[Records from a data collection]

↓

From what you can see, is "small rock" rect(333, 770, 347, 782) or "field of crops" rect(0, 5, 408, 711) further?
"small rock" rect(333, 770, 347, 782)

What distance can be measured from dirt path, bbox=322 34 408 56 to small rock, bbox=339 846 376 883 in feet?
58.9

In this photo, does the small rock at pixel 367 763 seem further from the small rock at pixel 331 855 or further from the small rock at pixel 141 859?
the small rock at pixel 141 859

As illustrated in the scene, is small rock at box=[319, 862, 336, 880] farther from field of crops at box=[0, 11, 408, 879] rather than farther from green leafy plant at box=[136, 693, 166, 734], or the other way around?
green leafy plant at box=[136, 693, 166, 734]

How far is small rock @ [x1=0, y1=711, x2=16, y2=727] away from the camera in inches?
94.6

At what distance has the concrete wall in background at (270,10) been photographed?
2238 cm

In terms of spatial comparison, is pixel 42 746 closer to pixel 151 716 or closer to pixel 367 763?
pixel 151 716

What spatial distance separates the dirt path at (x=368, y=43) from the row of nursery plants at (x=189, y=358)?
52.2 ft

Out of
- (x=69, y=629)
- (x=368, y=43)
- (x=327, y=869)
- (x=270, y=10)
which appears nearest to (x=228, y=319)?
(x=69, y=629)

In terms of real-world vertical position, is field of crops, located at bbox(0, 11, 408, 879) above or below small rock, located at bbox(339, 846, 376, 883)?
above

↑

TASK INSTRUCTIONS -> Type the material above out again, exactly.

SOLUTION ->
From what you can see, is "small rock" rect(333, 770, 347, 782) or "field of crops" rect(0, 5, 408, 711) further?
"small rock" rect(333, 770, 347, 782)

What distance can be measured from dirt path, bbox=322 34 408 56 to small rock, bbox=339 846 376 883 in feet?
58.9

In this photo, does the small rock at pixel 367 763 seem further from the small rock at pixel 331 855 or further from the small rock at pixel 141 859?
the small rock at pixel 141 859

As illustrated in the scene, is small rock at box=[319, 862, 336, 880] farther from field of crops at box=[0, 11, 408, 879] rather than farther from green leafy plant at box=[136, 693, 166, 734], or the other way around?
green leafy plant at box=[136, 693, 166, 734]

How far is small rock @ [x1=0, y1=711, x2=16, y2=727] away from the camera in inches?
94.6

At what distance has the concrete wall in background at (270,10) been photographed?
2238 cm

In terms of spatial comparison, is pixel 42 746 closer to pixel 151 716 or closer to pixel 367 763?
pixel 151 716

What spatial distance separates the dirt path at (x=368, y=43) from the row of nursery plants at (x=189, y=358)?
52.2 ft

Out of
- (x=69, y=629)
- (x=368, y=43)
- (x=327, y=869)
- (x=270, y=10)
which appears nearest to (x=228, y=319)?
(x=69, y=629)

In terms of real-world vertical position, is field of crops, located at bbox(0, 11, 408, 879) above or below small rock, located at bbox(339, 846, 376, 883)?
above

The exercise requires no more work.